Depuis que le MUJAO (Mouvement pour l'Unicité du Jihad en Afrique de l'Ouest) ont été chassé de certaines villes azawadiennes par l'armée française engagée dans l'opération Serval, les activités terroristes se sont multipliées hors des villes. Depuis lors, les campements et petites localités se sont retrouvés constamment terrorisés par les narco-terroristes du MUJAO.
Le 9 Mars dernier, nous faisions état de la mort d'Alwata Ould Badi, notable et guide spirituelle de la communauté Kounta suite aux tortures que lui ont infligé des terroristes du MUJAO. Il y a près d'un mois, c'est un chef tribal Touareg de la région de Ménaka qui a été tué par les mêmes terroristes du MUJAO.
En fin de semaine dernière, des civils Touareg réunis autours d'un puits de la région de Ménaka ont été victimes des tirs d'un terroriste du MUJAO avant que celui-ci ne fut blessé par un combattant du MNLA qui était présent dans la zone. Au moins trois civils parmi les nomades furent blessés. Parmi ceux-ci, un vieux marabout émérite qui était gravement blessés à la gorge.
Ces nombreuses exactions ont poussés le MNLA a mené une expédition contre les narco-terroristes du MUJAO vu que ceux-ci ne bénéficient pas de la protection de la France, contrairement au Mali, grand spécialiste des violations de droits de l'Homme.

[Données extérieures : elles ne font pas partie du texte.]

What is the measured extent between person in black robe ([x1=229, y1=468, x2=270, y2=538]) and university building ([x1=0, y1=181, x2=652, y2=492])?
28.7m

Tôt ce matin, une unité du MNLA a lancé une embuscade contre une colonne terroriste à Tine-Zegrene distant de 70 km de la ville de Ménaka où sont situé l'armée malienne avec ses milices, le tout sous la protection de l'armée française.
Après des violents combats de près de 4 heures, les terroristes du MUJAO se sont repliés dans les massifs montagneux qui leur servent de base arrière. Derrière eux, les terroristes ont abandonnés au moins une voiture calcinée et ont apportés avec eux l'ensemble des morts de leur camp qui dépasseraient une dizaine. Quant au MNLA, il fait état de deux morts parmi ses combats et annonce du matériel militaire saisi.
A Kidal, des sources sécuritaires ayant requis l'anonymat font état d'une décision politique qui a empêché le MNLA de suivre les terroristes dans leurs derniers retranchements dans les massifs montagneux. Pourquoi une telle décision politique à un moment si crucial pour la protection des civils azawadiens? Il-y-t-il eu une ingérence extérieure? Si oui, quelle est le but voilé de cette ingérence? Dans les prochains jours nous essayeront d'en savoir plus.